Hilfe, mein Schwarm ist fiktiv!

Wir alle kennen dieses Gefühl: das Herz schlägt schneller, man kann nur noch an diesen einen, diesen ganz besonderen Menschen denken, kann sich nicht von ihm losreißen, möchte ihm all seine Zeit schenken … Was aber passiert, wenn dieser Mensch zwischen zwei Buchdeckeln lebt?

© Katharina Hierling

Ich gebe es zu, ich bin eine schrecklich emotionale Leserin. Wenn ich ein Buch wirklich gut finde, stecke ich sehr viele Gefühle in diese wenigen Stunden, die ich mit ihm verbringe. Ich weine (nein, ich heule!), ich muss Schreie unterdrücken, ich muss das Buch immer wieder zuklappen, weil ich die Spannung kaum ertrage. Und dann gibt es ab und zu diesen besonderen Moment, der Moment, in dem ich plötzlich eine absolute Schwärmerei für meinen Helden entwickle. Natürlich unterscheidet sich dieses Gefühlswirrwarr, das sich irgendwo zwischen 300 und 500 Seiten entwickelt, von dem zu einer realen Person. Dennoch ist das Gefühl des Verlustes ebenso schlimm. Manchmal kaum auszuhalten. Das diese Empfindung gar nicht so selten ist, zeigt sich darin, dass es sogar ein Wort dafür gibt: Fiktionphilie.

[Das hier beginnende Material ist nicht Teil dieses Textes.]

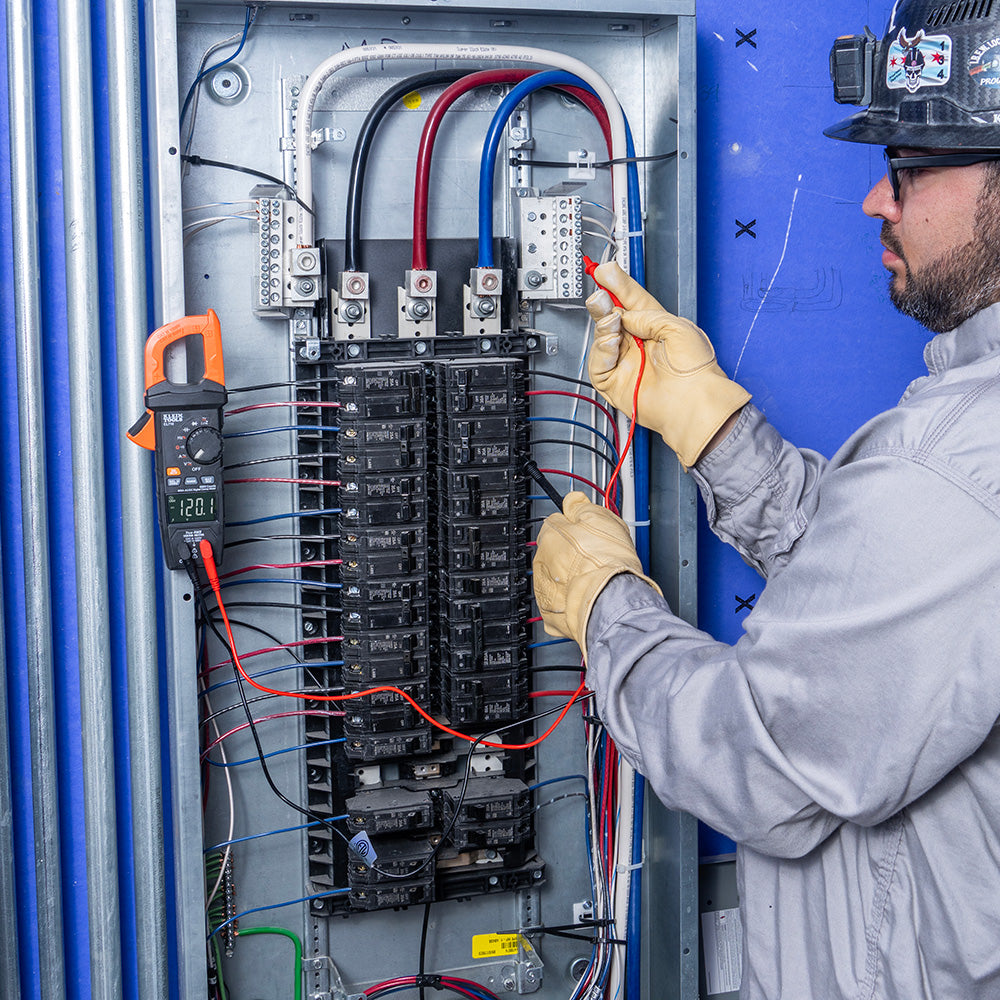 Klein Tools CL710 600A AC/DC Auto-Ranging Digital Pro Clamp Meter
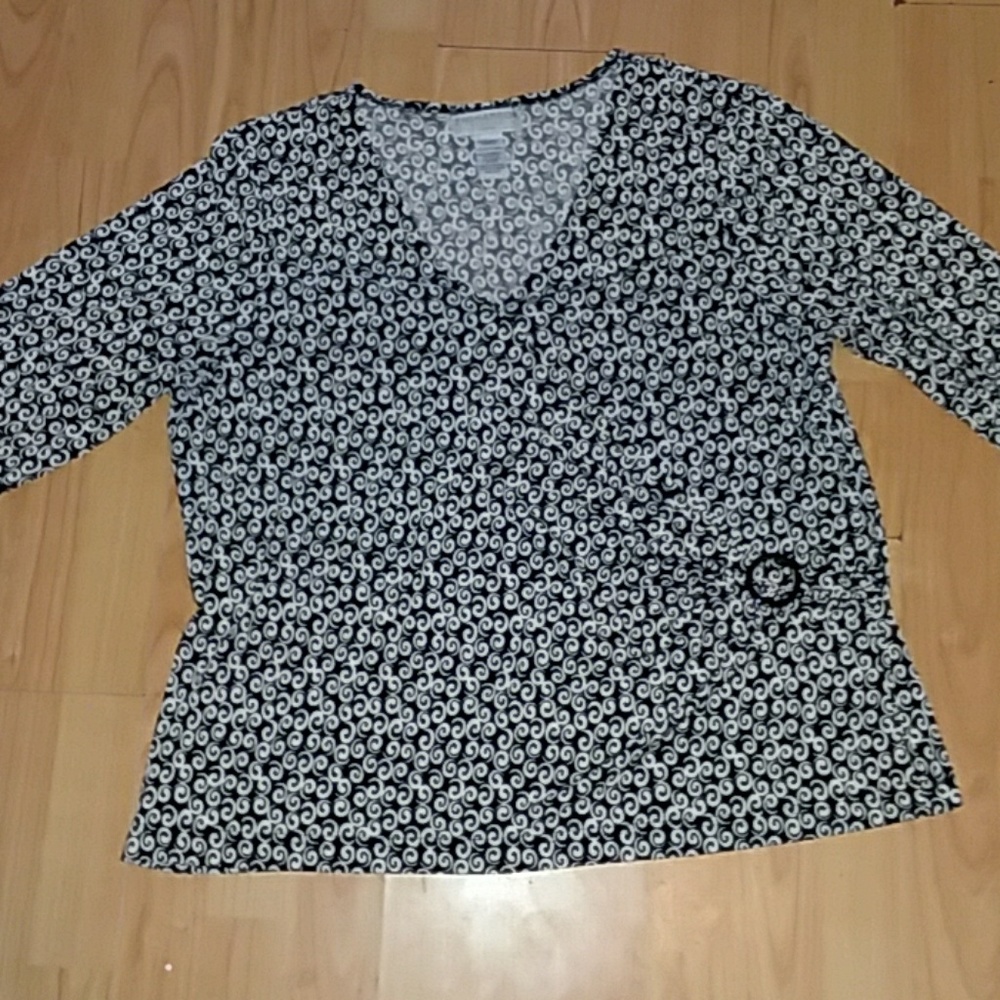 Sag Harbor Flattering Blouse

Meine längste Schwärmerei gilt einem hochgewachsenen, norwegischen Kommissar. Harry Hole, ins Leben gerufen von Jo Nesbø. Harry und ich haben schon viel Zeit miteinander verbracht. Ich habe seine schlimmsten Stunden miterlebt und war stets an seiner Seite. Auch wenn er mittlerweile wohl kein wirklich schöner Mann mehr ist, sondern durch Narben entstellt , hat er für mich doch nach wie vor nicht an Anziehungskraft verloren. Aber was ist es, das mich diese Figur einer Kriminalserie nicht vergessen lässt? Es ist wohl seine Loyalität. Harry gibt nicht auf, er kämpft für das, was er liebt und würde dafür alles geben. Wenn ich eine schlaflose Nacht habe oder mit den Strapazen des echten Lebens zu kämpfen habe, kann ich mich stets auf ihn verlassen. Er ist immer für mich da. Naja, meistens jedenfalls. Denn genau hier liegt die Gefahr der Protagonistenschwärmerei: Man weiß von Anfang an, dass man nur einige Stunden miteinander hat. Man kann sie dehnen, kann Seiten oder auch das ganze Buch (ich bin bekennender Mehrfachleser) wieder und wieder lesen, doch es wird nie so sein wie beim ersten Mal. Trotzdem ist an ein anderes Buch nicht zu denken. Zu groß ist der Schmerz des Verlustes. Empfehlenswert sind daher Buchserien. Wenn alles gut geht, währt die Trennung meist nicht länger als ein Jahr – dann erscheint der nächste Band. Im Prinzip also eine Fernbeziehung – und davon hat man ja nun schon oft gehört, dass das ganz gut klappen kann.

Wie schlimm der Trennungsschmerz bei einmaligen Erlebnissen sein kann, musste ich zuletzt bei John Greens „Das Schicksal ist ein mieser Verräter“ feststellen. Von Beginn an hat sich mein innerer Teenager in Augustus Waters verliebt. Herrje, es sind wahrlich viele Tränen geflossen, der Schmerz war groß, die Gefühle intensiv. Bei Harry ist das zum Glück etwas konstanter. Umso sehnsüchtiger warte ich auf unsere nächste Begegnung. Hoffentlich wird es eine geben. Und hoffentlich kann mich Harry dann wieder so sehr in seinen Bann ziehen. Denn auch wenn es zuweilen wirklich nervenaufreibend ist, ich bin sehr glücklich, dass ich so viele Gefühle zwischen zwei Buchdeckel schieben kann!